Eadulf schüttelte ratlos den Kopf. »Woher wissen wir, daß es nicht Bruder Mochtas Arm ist?«

»Welcher Arm ist es?«

»Der linke. Der linke Unterarm ... ach so!«

Jetzt hatte Eadulf begriffen. Nach der Beschreibung Abt Segdaes hatte Mochta auf dem linken Unterarm einen Vogel eintätowiert, genau wie die Leiche in Cashel. Bruder Bardan mußte wissen, daß auf diesem Unterarm die Tätowierung fehlte.

»Also hat er bewußt gelogen«, erklärte Fidelma.

»Aber warum? Und wessen Arm ist es?« fragte Ea-dulf.

»Der Arm des Kutschers von Samradan, den sich die Wölfe vorgenommen hatten. Warum lügt er? Vielleicht will er uns davon abhalten, weiter nach Bruder Mochta zu suchen? Kann Mochta der tote Attentäter von Cashel sein? Offene Fragen. Doch ein Stückchen weiter sind wir, glaube ich. Gehen wir.«

Sie eilte zurück zu Bruder Mochtas Zelle. Diesmal ging sie aber weiter, vergewisserte sich, daß sie unbeobachtet waren, und öffnete die Tür des nächsten Raums - der Zelle Bruder Bardans. Sie zog Eadulf mit hinein.

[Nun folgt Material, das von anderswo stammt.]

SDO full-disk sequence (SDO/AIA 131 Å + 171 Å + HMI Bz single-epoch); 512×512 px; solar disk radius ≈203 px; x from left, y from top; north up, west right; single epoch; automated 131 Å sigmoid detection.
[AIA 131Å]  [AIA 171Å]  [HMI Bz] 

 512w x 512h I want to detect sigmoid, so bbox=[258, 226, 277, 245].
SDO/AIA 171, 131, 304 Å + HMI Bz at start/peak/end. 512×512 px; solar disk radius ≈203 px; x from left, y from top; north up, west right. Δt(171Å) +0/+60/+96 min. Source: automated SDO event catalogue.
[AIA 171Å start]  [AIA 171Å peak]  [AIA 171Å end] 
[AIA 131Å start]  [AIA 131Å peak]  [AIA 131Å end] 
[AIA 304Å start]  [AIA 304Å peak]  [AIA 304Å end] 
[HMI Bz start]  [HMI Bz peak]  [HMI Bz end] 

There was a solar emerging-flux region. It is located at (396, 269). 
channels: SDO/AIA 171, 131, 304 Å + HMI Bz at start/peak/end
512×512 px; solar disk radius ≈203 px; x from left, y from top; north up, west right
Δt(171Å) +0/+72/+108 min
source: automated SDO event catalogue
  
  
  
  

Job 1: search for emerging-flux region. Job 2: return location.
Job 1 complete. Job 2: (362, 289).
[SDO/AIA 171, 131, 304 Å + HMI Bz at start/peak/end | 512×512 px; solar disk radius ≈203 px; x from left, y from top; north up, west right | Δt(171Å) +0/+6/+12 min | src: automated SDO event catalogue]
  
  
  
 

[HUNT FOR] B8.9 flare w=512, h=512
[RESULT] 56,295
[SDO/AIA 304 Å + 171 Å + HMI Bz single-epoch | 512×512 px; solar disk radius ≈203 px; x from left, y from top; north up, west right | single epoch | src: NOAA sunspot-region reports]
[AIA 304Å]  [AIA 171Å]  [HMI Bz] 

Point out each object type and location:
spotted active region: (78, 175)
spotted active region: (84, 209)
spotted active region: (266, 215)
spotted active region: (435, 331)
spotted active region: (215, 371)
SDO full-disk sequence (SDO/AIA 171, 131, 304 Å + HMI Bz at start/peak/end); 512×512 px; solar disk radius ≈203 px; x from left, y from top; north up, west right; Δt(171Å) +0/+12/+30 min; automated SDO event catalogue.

»Was suchen wir hier?« flüsterte er erstaunt.

»Das weiß ich nicht genau. Bleib an der Tür und sag Bescheid, wenn jemand kommt.«

Die Zelle war sparsam eingerichtet: Ein Bett, ein Tisch, ein Stuhl und Haken für die Kleidung. An ihnen hingen zwei Kutten zum Wechseln, ein Wollman-tel für den Winter, ein Lederhut gegen Regen und zwei Paar Sandalen, eins davon mit Nägeln beschlagen und mit grünen Flecken - dies benutzte der Apotheker wohl, wenn er draußen Wildkräuter sammelte. Auf dem Tisch lagen zwei Bücher, beide über Kräuterheilkunde. Als sie genauer hinsah, bemerkte sie, daß das eine erst geschrieben wurde, die meisten seiner Seiten waren noch leer. Die ersten Seiten zeigten eine Handschrift, die ihr irgendwie bekannt vorkam.

Sie langte in ihr marsupium und holte einige der Blätter heraus, die sie in Bruder Mochtas Zelle gefunden hatte, die Auszüge aus den »Annalen von Im-leach«. Es war dieselbe Handschrift. Hatte Bruder Mochta dem Bruder Bardan beim Schreiben seiner medizinischen Abhandlung geholfen? Wenn ja, dann hieß das, daß die beiden sich sehr gut gekannt hatten und Bruder Bardan kaum ein Irrtum bei der Identifizierung des Unterarms unterlaufen sein konnte.

Sonst gab es anscheinend nichts von Interesse in diesem Raum.

Instinktiv kniete Fidelma nieder und schaute unter das hölzerne Bettgestell. Dort lagen ein paar Gegenstände, die sie hervorholte. Es waren ein aufgerolltes Seil, eine gefüllte Öllampe mit frisch geputztem Docht und ein großer Beutel, der Lebensmittel und eine kleine Amphore mit Wein enthielt.

Fidelma betrachtete den Beutel und seinen Inhalt einen Moment, dann nickte sie düster, als habe sie erwartet, so etwas zu finden.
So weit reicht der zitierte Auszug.